▶ _Passage_:

* * * * *

Marco Vasconcelos

Personal information
- Born: November 7, 1971 (age 54) Funchal, Portugal
- Height: 171 cm (5 ft 7 in)

Sport
- Country: Portugal
- Sport: Badminton
- Handedness: Right
- Event: Men's singles and doubles

Men's singles and doubles
- BWF profile

Medal record
Men's badminton
Representing Portugal
Helvetia Cup
| Bronze medal – third place | 2005 Agros | Mixed team |

= Marco Vasconcelos =

Portuguese badminton player

Marco Paulo Pereira Vasconcelos (born 7 November 1971) is a male badminton player from Portugal. Vasconcelos played a big role in helping the Portuguese team to win bronze at the Helvetia Cup in 2005.

In his home country he won 15 titles at the Portuguese National Badminton Championships. Vasconcelos is currently coaching the Brazil national badminton team.

== Career ==
Vasconcelos played badminton at the 2004 Summer Olympics in men's singles, losing in the round of 32 to Richard Vaughan of Great Britain. He also competed in the men's singles at the 2000 and 2008 Olympics, falling in the round of 64 on both occasions.

* * * * *

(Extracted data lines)
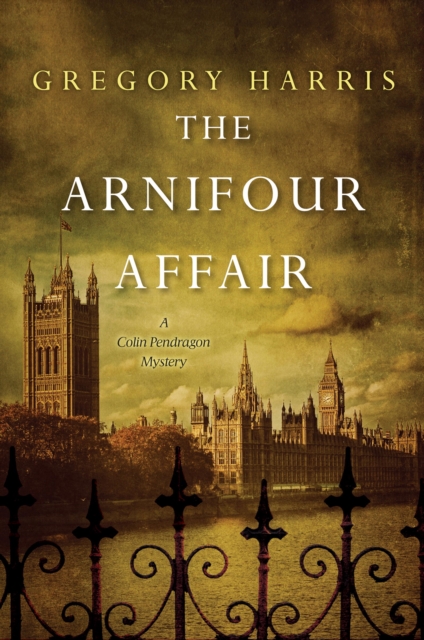 The Arnifour Affair, EPUB eBook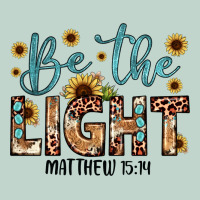 Be The Light Matthew 5 14 Zipper Hoodie | Teevron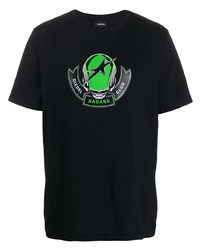 Diesel Badass Club T Shirt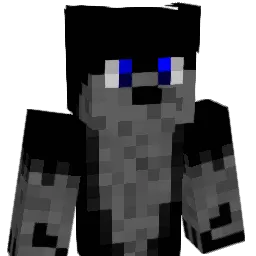 sad_dog Minecraft avatar bust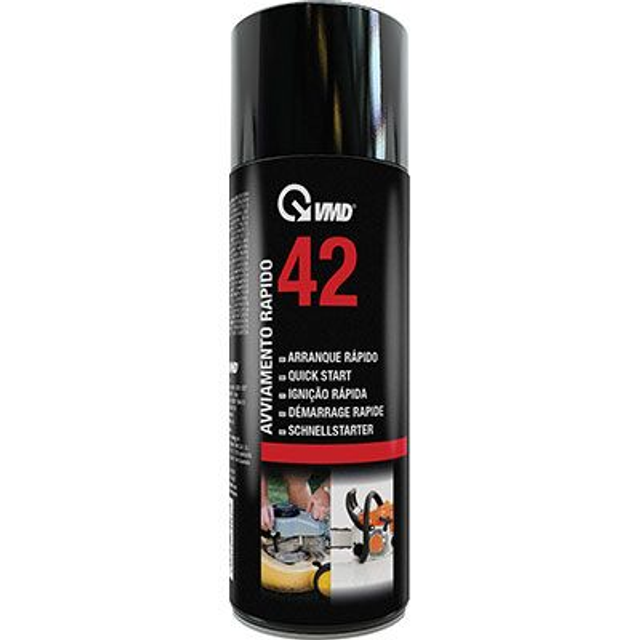 AVVIAMENTO RAPIDO SPRAY 42 VMD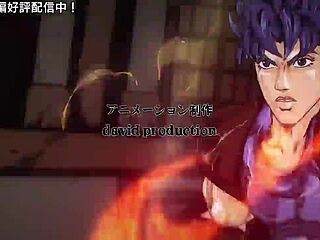 yo check out this wild fantom blod intro thing it's bizarre af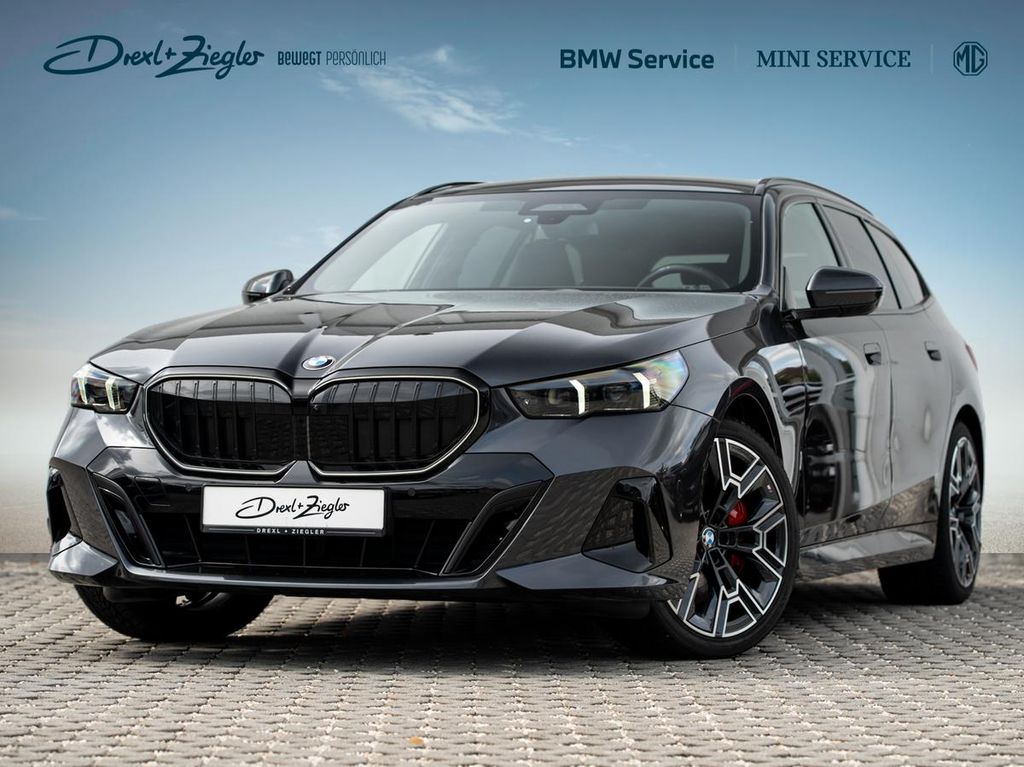 Bild des Angebotes BMW 540d xDrive Tour M-SportPRO StdHz MSitz PANO ACC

* * * * *

▶ _What to work on_: Transcribe the stretch of the Marco Vasconcelos article from "Portuguese badminton player" through "Cup in 2005.".

▶ _Solution for this problem_:
Portuguese badminton player

Marco Paulo Pereira Vasconcelos (born 7 November 1971) is a male badminton player from Portugal. Vasconcelos played a big role in helping the Portuguese team to win bronze at the Helvetia Cup in 2005.